[Items from a data source]
------------------------------
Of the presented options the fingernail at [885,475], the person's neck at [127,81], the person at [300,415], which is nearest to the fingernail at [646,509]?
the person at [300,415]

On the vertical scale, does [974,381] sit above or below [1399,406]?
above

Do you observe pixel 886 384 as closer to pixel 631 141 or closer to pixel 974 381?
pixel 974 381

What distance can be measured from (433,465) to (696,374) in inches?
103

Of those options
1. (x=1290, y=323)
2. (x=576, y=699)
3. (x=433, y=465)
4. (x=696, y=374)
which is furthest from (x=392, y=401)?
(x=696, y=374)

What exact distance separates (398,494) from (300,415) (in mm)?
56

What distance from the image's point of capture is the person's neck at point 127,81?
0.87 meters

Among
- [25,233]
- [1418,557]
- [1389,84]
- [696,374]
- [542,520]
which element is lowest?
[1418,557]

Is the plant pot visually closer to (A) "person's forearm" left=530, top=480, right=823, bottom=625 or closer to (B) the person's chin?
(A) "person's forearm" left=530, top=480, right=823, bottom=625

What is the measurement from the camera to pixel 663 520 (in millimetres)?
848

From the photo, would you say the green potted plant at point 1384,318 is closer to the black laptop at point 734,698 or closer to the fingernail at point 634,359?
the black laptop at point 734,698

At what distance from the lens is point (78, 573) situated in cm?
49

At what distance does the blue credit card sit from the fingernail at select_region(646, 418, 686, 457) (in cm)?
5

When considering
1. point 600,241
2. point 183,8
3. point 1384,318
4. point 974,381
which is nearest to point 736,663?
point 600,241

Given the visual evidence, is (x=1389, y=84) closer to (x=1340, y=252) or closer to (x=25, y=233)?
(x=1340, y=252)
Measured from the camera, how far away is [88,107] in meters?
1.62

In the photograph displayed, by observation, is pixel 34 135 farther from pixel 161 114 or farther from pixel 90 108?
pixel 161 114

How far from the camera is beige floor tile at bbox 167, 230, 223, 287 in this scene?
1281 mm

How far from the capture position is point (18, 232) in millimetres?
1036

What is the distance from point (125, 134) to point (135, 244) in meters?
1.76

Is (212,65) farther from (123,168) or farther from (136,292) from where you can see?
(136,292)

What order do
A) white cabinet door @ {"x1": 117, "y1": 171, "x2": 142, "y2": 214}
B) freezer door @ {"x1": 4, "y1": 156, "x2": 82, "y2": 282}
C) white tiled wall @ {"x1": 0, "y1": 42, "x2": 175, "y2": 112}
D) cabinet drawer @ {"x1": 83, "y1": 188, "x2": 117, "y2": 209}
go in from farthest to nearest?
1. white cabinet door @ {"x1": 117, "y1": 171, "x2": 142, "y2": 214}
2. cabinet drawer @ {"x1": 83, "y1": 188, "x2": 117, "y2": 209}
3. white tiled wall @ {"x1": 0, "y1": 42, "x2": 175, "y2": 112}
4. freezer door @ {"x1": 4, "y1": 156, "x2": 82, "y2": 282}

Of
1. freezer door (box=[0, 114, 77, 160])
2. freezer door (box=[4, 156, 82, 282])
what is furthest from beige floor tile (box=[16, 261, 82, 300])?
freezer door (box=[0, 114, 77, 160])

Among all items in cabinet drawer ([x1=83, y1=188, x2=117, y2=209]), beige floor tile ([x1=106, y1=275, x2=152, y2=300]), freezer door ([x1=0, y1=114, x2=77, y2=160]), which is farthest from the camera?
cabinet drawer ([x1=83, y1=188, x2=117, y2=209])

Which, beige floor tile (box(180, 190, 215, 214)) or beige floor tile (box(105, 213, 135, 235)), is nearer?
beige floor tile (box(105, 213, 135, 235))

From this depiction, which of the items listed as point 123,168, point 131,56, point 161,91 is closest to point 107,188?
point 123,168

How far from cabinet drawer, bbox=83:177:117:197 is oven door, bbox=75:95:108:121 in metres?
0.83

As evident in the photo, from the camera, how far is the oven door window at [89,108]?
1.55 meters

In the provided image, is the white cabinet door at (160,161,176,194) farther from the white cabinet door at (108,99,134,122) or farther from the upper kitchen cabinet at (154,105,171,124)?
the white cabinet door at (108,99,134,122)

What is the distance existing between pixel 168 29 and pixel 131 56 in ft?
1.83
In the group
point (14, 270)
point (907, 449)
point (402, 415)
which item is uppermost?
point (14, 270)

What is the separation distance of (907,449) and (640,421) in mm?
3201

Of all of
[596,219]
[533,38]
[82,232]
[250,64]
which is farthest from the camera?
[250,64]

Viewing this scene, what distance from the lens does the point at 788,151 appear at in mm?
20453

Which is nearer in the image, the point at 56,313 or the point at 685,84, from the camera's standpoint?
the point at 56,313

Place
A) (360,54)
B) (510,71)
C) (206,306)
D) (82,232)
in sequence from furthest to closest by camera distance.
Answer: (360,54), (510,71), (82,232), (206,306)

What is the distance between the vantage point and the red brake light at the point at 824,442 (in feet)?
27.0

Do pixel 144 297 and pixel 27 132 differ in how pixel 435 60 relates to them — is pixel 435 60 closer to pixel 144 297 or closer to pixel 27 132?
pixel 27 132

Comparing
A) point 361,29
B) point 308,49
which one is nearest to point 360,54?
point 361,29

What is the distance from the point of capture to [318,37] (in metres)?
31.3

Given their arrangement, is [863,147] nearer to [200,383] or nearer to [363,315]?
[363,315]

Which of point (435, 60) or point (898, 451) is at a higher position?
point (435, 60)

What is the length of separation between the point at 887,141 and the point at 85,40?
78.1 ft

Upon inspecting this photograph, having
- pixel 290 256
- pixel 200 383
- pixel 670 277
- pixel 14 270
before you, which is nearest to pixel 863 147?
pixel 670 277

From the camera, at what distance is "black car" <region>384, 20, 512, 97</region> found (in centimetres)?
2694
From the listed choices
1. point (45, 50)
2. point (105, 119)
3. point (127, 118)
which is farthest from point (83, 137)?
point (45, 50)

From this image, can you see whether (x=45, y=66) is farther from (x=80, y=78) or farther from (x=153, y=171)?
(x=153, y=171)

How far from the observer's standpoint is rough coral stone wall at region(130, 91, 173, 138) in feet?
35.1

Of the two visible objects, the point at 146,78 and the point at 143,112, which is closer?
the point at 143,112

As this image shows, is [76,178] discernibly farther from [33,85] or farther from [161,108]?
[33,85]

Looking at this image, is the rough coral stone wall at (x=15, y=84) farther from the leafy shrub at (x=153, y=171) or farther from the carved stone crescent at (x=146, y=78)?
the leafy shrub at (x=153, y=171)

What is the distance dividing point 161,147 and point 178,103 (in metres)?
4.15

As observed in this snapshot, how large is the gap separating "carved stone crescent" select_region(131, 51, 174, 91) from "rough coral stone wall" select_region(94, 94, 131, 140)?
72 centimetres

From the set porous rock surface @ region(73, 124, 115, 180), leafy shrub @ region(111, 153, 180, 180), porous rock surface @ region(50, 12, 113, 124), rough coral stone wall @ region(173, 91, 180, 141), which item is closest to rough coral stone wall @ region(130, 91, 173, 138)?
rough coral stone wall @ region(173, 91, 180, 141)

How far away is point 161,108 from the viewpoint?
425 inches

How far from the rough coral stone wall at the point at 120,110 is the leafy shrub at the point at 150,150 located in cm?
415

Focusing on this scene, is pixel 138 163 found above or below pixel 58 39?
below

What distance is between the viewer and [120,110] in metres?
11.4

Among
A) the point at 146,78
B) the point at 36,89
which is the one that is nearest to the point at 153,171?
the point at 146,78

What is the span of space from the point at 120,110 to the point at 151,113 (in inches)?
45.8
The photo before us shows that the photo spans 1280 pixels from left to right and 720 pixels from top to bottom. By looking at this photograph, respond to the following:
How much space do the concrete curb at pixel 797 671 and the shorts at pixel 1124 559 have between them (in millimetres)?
------------------------------
Set exercise:
Reproduce the records in full, exactly as written.

Result of the task:
Of the presented options the fingernail at [885,475], the person's neck at [127,81], the person at [300,415], which is nearest to the fingernail at [646,509]?
the person at [300,415]

On the vertical scale, does [974,381] sit above or below [1399,406]?
above

Do you observe pixel 886 384 as closer to pixel 631 141 or closer to pixel 974 381?
pixel 974 381

What distance can be measured from (433,465) to (696,374) in inches?
103

Of those options
1. (x=1290, y=323)
2. (x=576, y=699)
3. (x=433, y=465)
4. (x=696, y=374)
which is furthest from (x=392, y=401)?
(x=696, y=374)

What exact distance separates (398,494) from (300,415) (in mm)?
56

What distance from the image's point of capture is the person's neck at point 127,81?
0.87 meters

Among
- [25,233]
- [1418,557]
- [1389,84]
- [696,374]
- [542,520]
which element is lowest?
[1418,557]

Is the plant pot visually closer to (A) "person's forearm" left=530, top=480, right=823, bottom=625 or closer to (B) the person's chin?
(A) "person's forearm" left=530, top=480, right=823, bottom=625

What is the measurement from the camera to pixel 663 520 (in millimetres)?
848

From the photo, would you say the green potted plant at point 1384,318 is closer to the black laptop at point 734,698 or closer to the fingernail at point 634,359?
the black laptop at point 734,698

At what distance from the lens is point (78, 573) situated in cm?
49

At what distance does the blue credit card sit from the fingernail at select_region(646, 418, 686, 457) (in cm)?
5

When considering
1. point 600,241
2. point 183,8
3. point 1384,318
4. point 974,381
which is nearest to point 736,663?
point 600,241

Given the visual evidence, is (x=1389, y=84) closer to (x=1340, y=252) or closer to (x=25, y=233)?
(x=1340, y=252)
Measured from the camera, how far away is [88,107] in meters?
1.62

In the photograph displayed, by observation, is pixel 34 135 farther from pixel 161 114 or farther from pixel 90 108?
pixel 161 114

How far from the camera is beige floor tile at bbox 167, 230, 223, 287 in this scene?
1281 mm

How far from the capture position is point (18, 232) in millimetres?
1036

What is the distance from point (125, 134) to point (135, 244) in meters?
1.76

Is (212,65) farther from (123,168) or farther from (136,292) from where you can see?
(136,292)

What order do
A) white cabinet door @ {"x1": 117, "y1": 171, "x2": 142, "y2": 214}
B) freezer door @ {"x1": 4, "y1": 156, "x2": 82, "y2": 282}
C) white tiled wall @ {"x1": 0, "y1": 42, "x2": 175, "y2": 112}
D) cabinet drawer @ {"x1": 83, "y1": 188, "x2": 117, "y2": 209}
go in from farthest to nearest?
1. white cabinet door @ {"x1": 117, "y1": 171, "x2": 142, "y2": 214}
2. cabinet drawer @ {"x1": 83, "y1": 188, "x2": 117, "y2": 209}
3. white tiled wall @ {"x1": 0, "y1": 42, "x2": 175, "y2": 112}
4. freezer door @ {"x1": 4, "y1": 156, "x2": 82, "y2": 282}

Of
1. freezer door (box=[0, 114, 77, 160])
2. freezer door (box=[4, 156, 82, 282])
what is furthest from beige floor tile (box=[16, 261, 82, 300])?
freezer door (box=[0, 114, 77, 160])

Among all items in cabinet drawer ([x1=83, y1=188, x2=117, y2=209]), beige floor tile ([x1=106, y1=275, x2=152, y2=300]), freezer door ([x1=0, y1=114, x2=77, y2=160]), which is farthest from the camera?
cabinet drawer ([x1=83, y1=188, x2=117, y2=209])

Which, beige floor tile (box(180, 190, 215, 214)) or beige floor tile (box(105, 213, 135, 235)), is nearer?
beige floor tile (box(105, 213, 135, 235))

From this depiction, which of the items listed as point 123,168, point 131,56, point 161,91 is closest to point 107,188?
point 123,168

How far from cabinet drawer, bbox=83:177:117:197 is oven door, bbox=75:95:108:121 in metres?
0.83

As evident in the photo, from the camera, how far is the oven door window at [89,108]?
1.55 meters

In the provided image, is the white cabinet door at (160,161,176,194) farther from the white cabinet door at (108,99,134,122) or farther from the upper kitchen cabinet at (154,105,171,124)?
the white cabinet door at (108,99,134,122)

What is the distance existing between pixel 168 29 and pixel 131 56 in ft?
1.83
In the group
point (14, 270)
point (907, 449)
point (402, 415)
which item is uppermost?
point (14, 270)

What is the separation distance of (907,449) and (640,421) in mm?
3201

Of all of
[596,219]
[533,38]
[82,232]
[250,64]
which is farthest from the camera?
[250,64]

Viewing this scene, what distance from the lens does the point at 788,151 appear at in mm?
20453

Which is nearer in the image, the point at 56,313 or the point at 685,84, from the camera's standpoint?
the point at 56,313

Place
A) (360,54)
B) (510,71)
C) (206,306)
D) (82,232)
in sequence from furthest to closest by camera distance.
Answer: (360,54), (510,71), (82,232), (206,306)

What is the distance between the vantage point and the red brake light at the point at 824,442 (in feet)?
27.0

Do pixel 144 297 and pixel 27 132 differ in how pixel 435 60 relates to them — is pixel 435 60 closer to pixel 144 297 or closer to pixel 27 132?
pixel 27 132

Comparing
A) point 361,29
B) point 308,49
which one is nearest to point 360,54?
point 361,29

What is the distance from the point of capture to [318,37] (in metres)?
31.3

Given their arrangement, is [863,147] nearer to [200,383] or nearer to [363,315]?
[363,315]

Which of point (435, 60) or point (898, 451) is at a higher position?
point (435, 60)

What is the length of separation between the point at 887,141 and the point at 85,40?
78.1 ft

Upon inspecting this photograph, having
- pixel 290 256
- pixel 200 383
- pixel 670 277
- pixel 14 270
before you, which is nearest to pixel 863 147?
pixel 670 277

From the camera, at what distance is "black car" <region>384, 20, 512, 97</region> found (in centimetres)?
2694
From the listed choices
1. point (45, 50)
2. point (105, 119)
3. point (127, 118)
which is farthest from point (83, 137)?
point (45, 50)

From this image, can you see whether (x=45, y=66) is farther from (x=80, y=78) or farther from (x=153, y=171)?
(x=153, y=171)

How far from the observer's standpoint is rough coral stone wall at region(130, 91, 173, 138) in feet?
35.1

Of the two visible objects, the point at 146,78 and the point at 143,112, which is closer?
the point at 143,112

As this image shows, is [76,178] discernibly farther from [33,85] or farther from [161,108]?
[33,85]

Looking at this image, is the rough coral stone wall at (x=15, y=84) farther from the leafy shrub at (x=153, y=171) or farther from the carved stone crescent at (x=146, y=78)?
the leafy shrub at (x=153, y=171)

What is the distance dividing point 161,147 and point 178,103 (in metres)?
4.15

As observed in this snapshot, how large is the gap separating "carved stone crescent" select_region(131, 51, 174, 91) from "rough coral stone wall" select_region(94, 94, 131, 140)?
72 centimetres

From the set porous rock surface @ region(73, 124, 115, 180), leafy shrub @ region(111, 153, 180, 180), porous rock surface @ region(50, 12, 113, 124), rough coral stone wall @ region(173, 91, 180, 141), which item is closest to rough coral stone wall @ region(130, 91, 173, 138)?
rough coral stone wall @ region(173, 91, 180, 141)

How far away is point 161,108 from the viewpoint?
425 inches

How far from the rough coral stone wall at the point at 120,110 is the leafy shrub at the point at 150,150 located in cm?
415

Focusing on this scene, is pixel 138 163 found above or below pixel 58 39?
below

What distance is between the viewer and [120,110] in metres?
11.4

Among
A) the point at 146,78
B) the point at 36,89
which is the one that is nearest to the point at 153,171?
the point at 146,78

What is the span of space from the point at 120,110 to the point at 151,113 (in inches)?
45.8
The photo before us shows that the photo spans 1280 pixels from left to right and 720 pixels from top to bottom. By looking at this photograph, respond to the following:
How much space do the concrete curb at pixel 797 671 and the shorts at pixel 1124 559 have between them (in millimetres)?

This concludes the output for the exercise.